We do not believe that the sciences relating to fluvial systems have yet coalesced into a science of river restoration, although the ideas raised by Palmer et al. (2005) are important steps in this direction. We recognize that the achievement of sound ecological standards of performance will be extremely difficult. To help improve our standards of practice, we encourage the academic community to continue their efforts towards the compilation and interpretation of a vast array of projects in many different geographical settings. An interdisciplinary study of the large body of work in place will shed light on appropriate river restoration practices and procedures, and will generate trained restoration scientists. The practice of river restoration will also benefit from a heightened awareness within the project sponsor community of the complexity of restoration principles, appropriate monitoring needs, timeframes and the costs in meeting scientific standards. We strongly encourage stakeholders to evaluate their project and place it in the continuum of project types (Fig. 1). By objectively categorizing their project, stakeholders will consider the relative ecological benefit of their project, more clearly separating restoration projects from enhancement and containment projects.

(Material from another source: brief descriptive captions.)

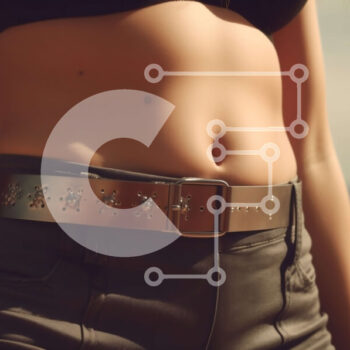 Intra Συλλεκτικό Ξύλινο Παζλ Plywood  4mm - Κομψή γυναίκα με μαύρο μπικίνι και τατουάζ στην παραλία Σε Ξύλινο Κουτί - Διαστάσεις Puzzle: 10x10 cm – 25 κομμάτια - Image 1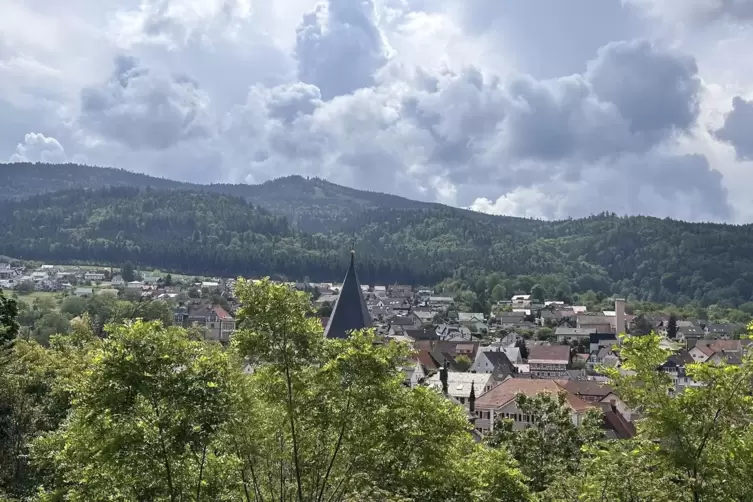 Die sportliche Wanderung führt um das Schwarzwalddorf herum. 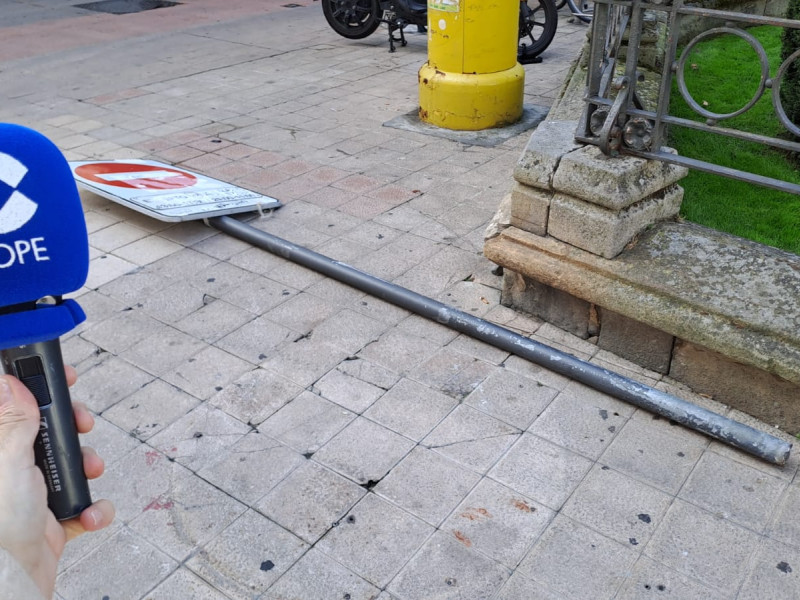 Señal destrozada tras los altercados de Vitoria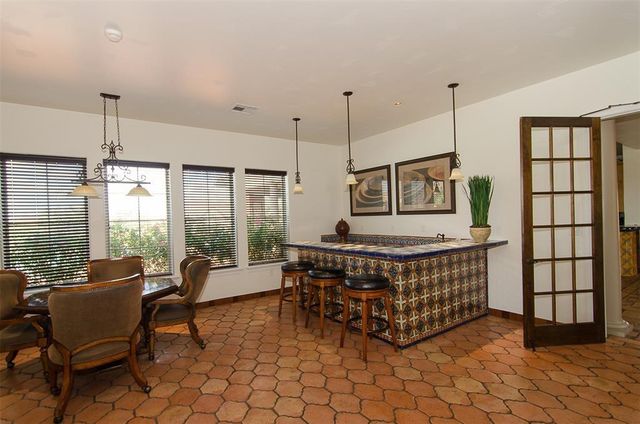 12004 Versante CIR VH37, Austin, TX 78726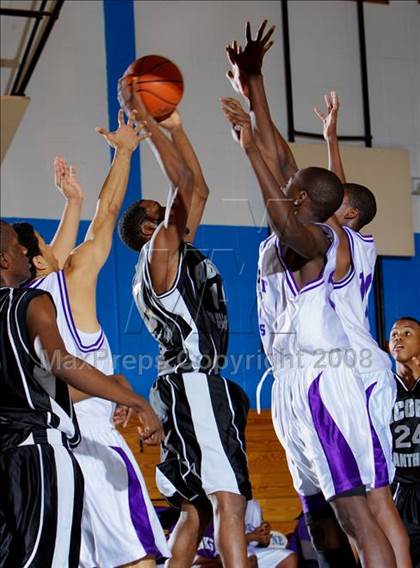 Thumbnail 2 in Hillcrest vs Acorn (Queens Jam Christmas Classic) photogallery.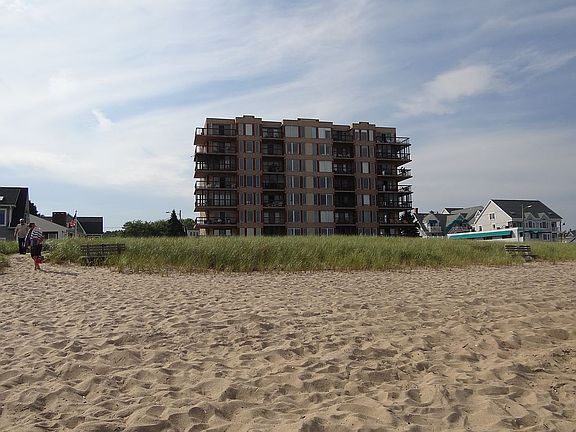 4th image of 1 Seacliff Ave APT 2A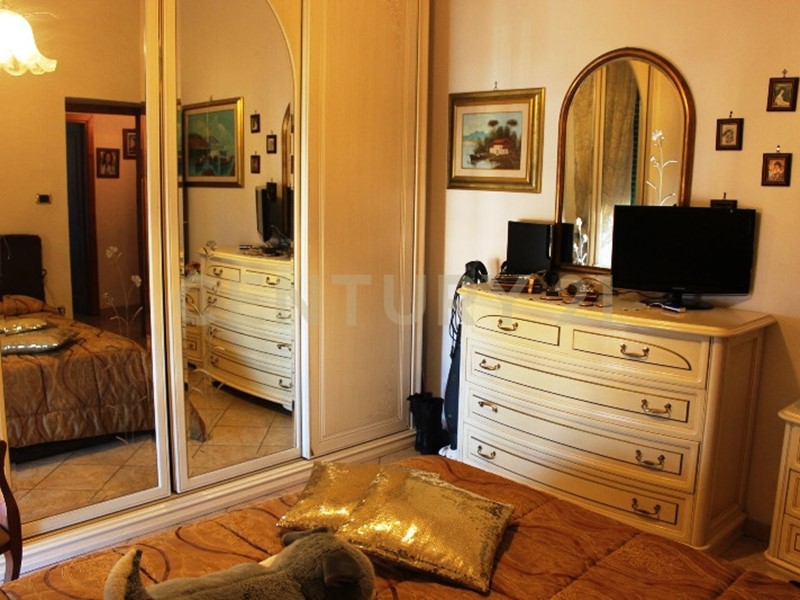 Quadrilocale in Vendita a Monte Argentario, zona Porto Santo Stefano - Zona Panoramica, 250'000€, 95 m²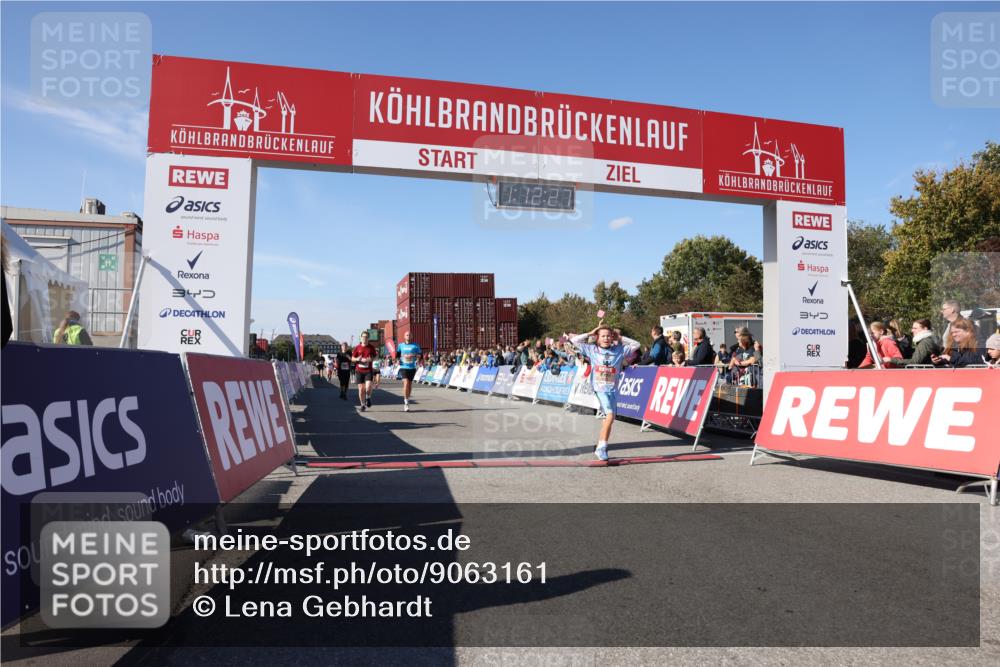 03.10.2025 - Köhlbrandbrückenlauf Lena Gebhardt http://msf.ph/oto/9063161 03.10.2025 13:12:27 Ziel 4189, 4266, 4638, 4656, 4700, 4745, 4908, 4973, 5062, 6565, 6566 meine-sportfotos.de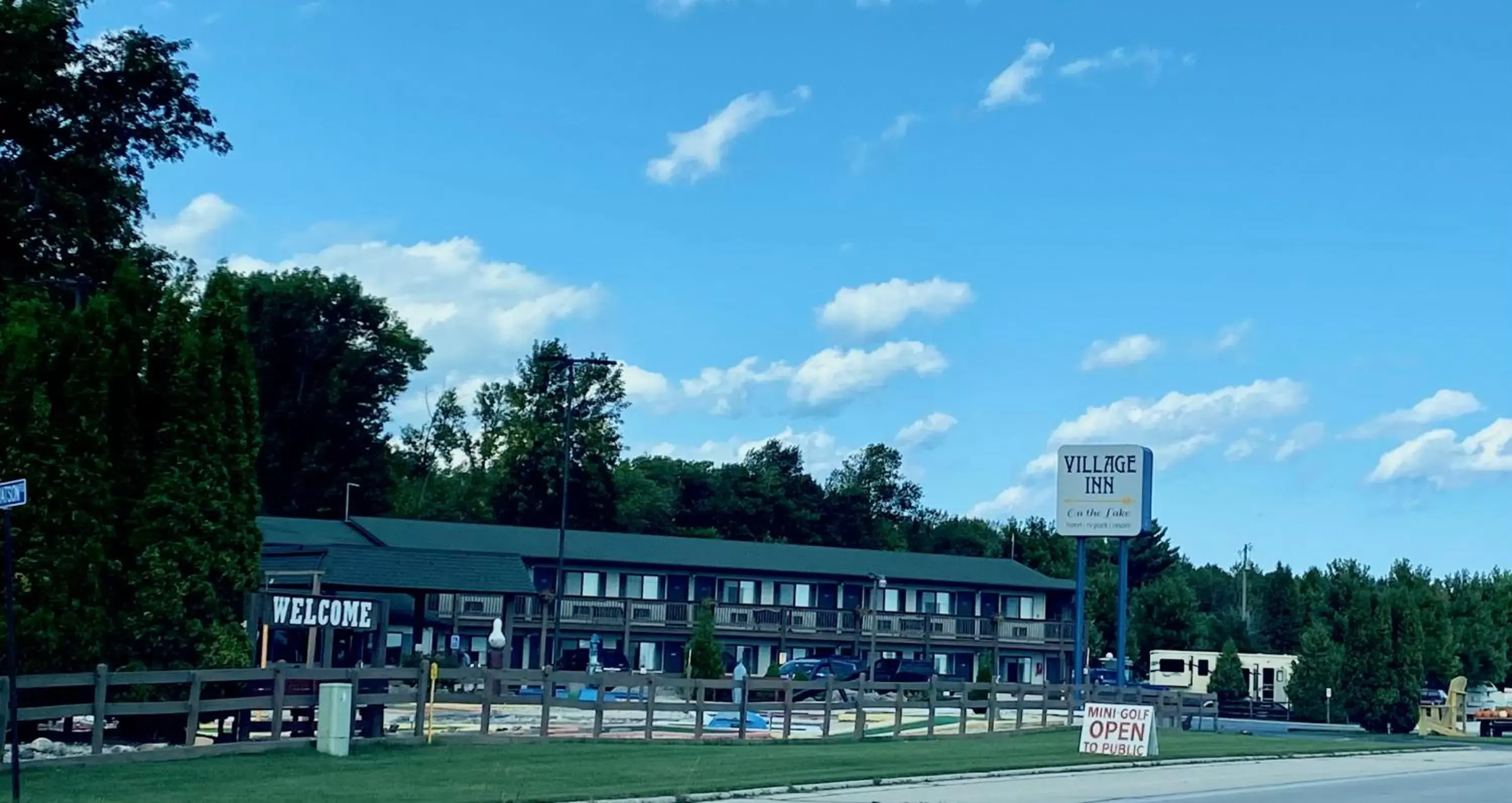 Property Building in Village Inn on the Lake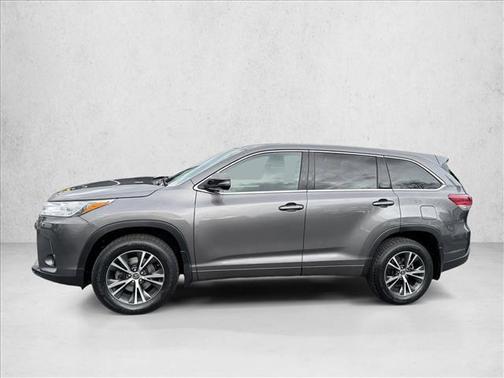 2017 Toyota Highlander LE
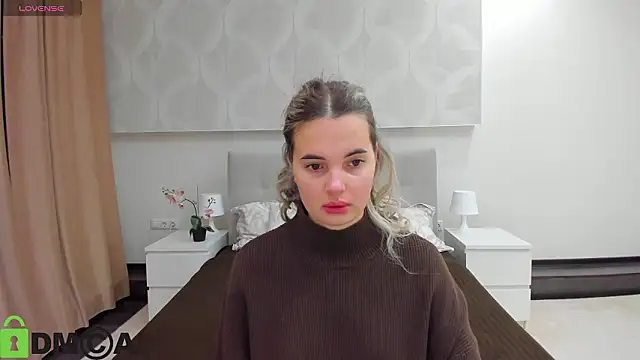 Donna Evans online show from February 2026 12:03:01 AM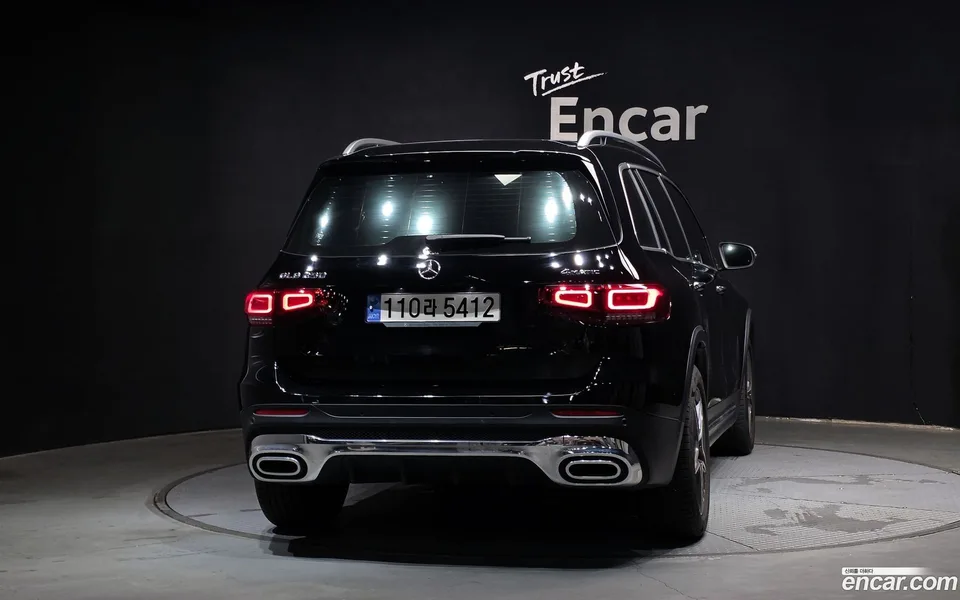 Mercedes-Benz GLB-Class GLB250 4MATIC 2022 — миниатюра 4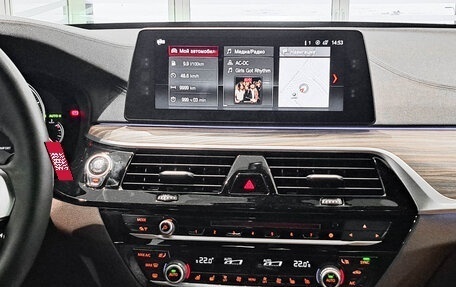 BMW 5 серия, 2017 год, 2 990 000 рублей, 15 фотография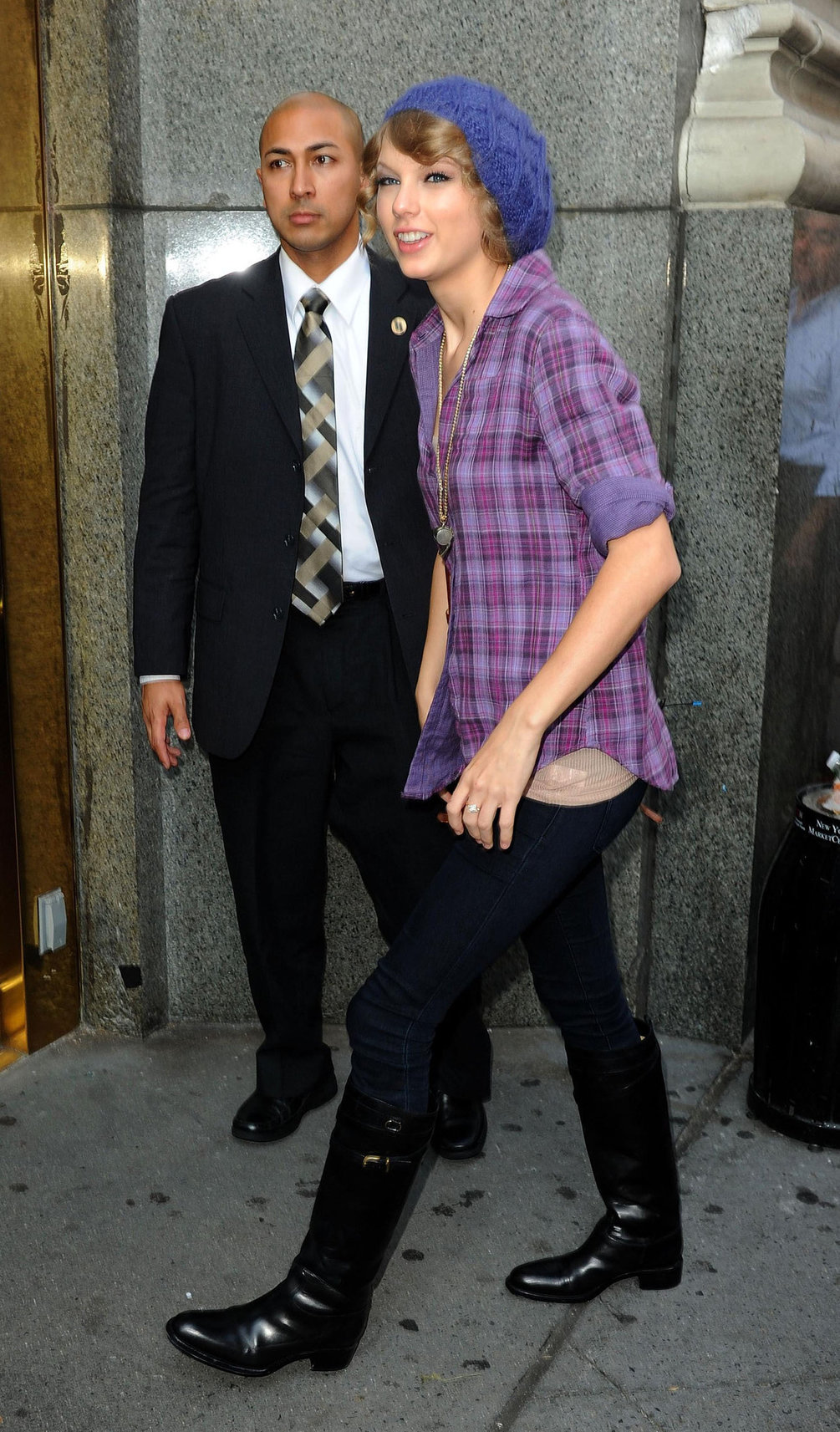 Taylor Swift arriving David Letterman Show October 26, 2010 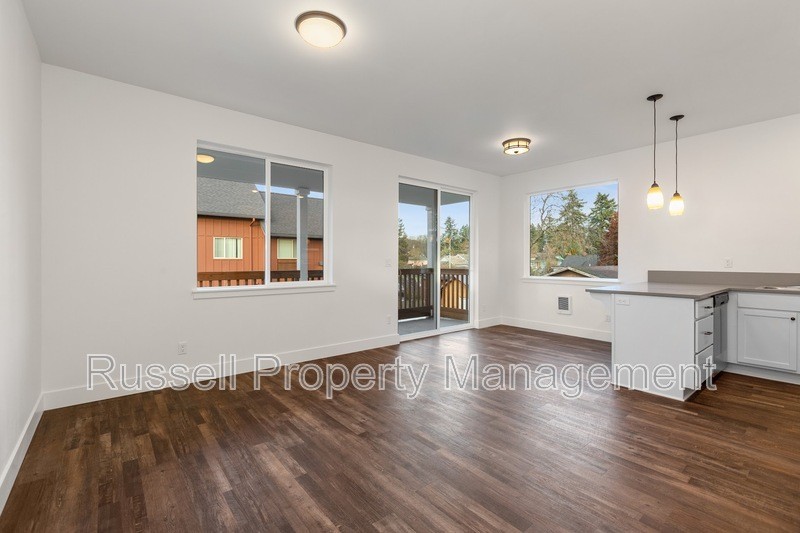 8589 Se Insley St #8589 - Photo 5 of 10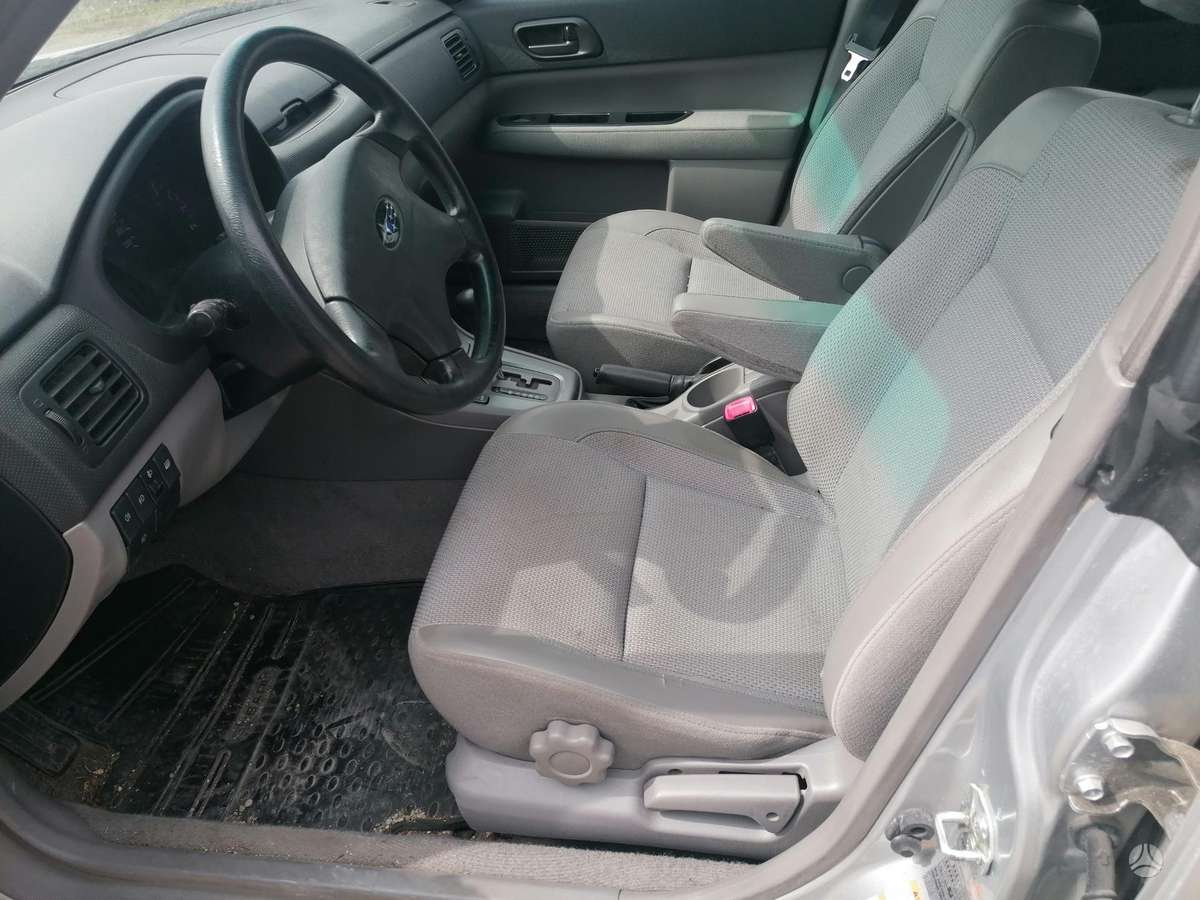 Subaru Forester, 2.0 l., Внедорожник / Кроссовер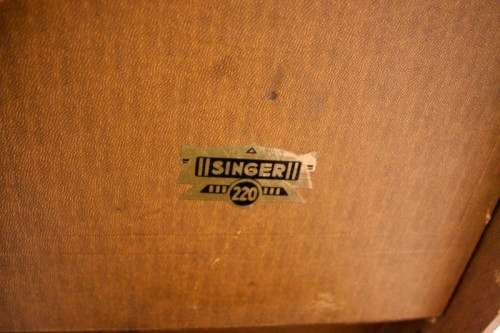 A wonderful, rare antique (1930) British made Singer 220 wind up, table top gramophone record player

Hopefully this distinction will aid in directing funding towards projects with ecological restoration outcomes. We also strongly recommend that funding agencies take a more aggressive stance with respect to the requirement of meaningful monitoring on fluvial manipulation projects. If not required by regulation, few project sponsors will commit to effective monitoring, and the restoration community will continue to be awash in projects with anecdotal outcomes.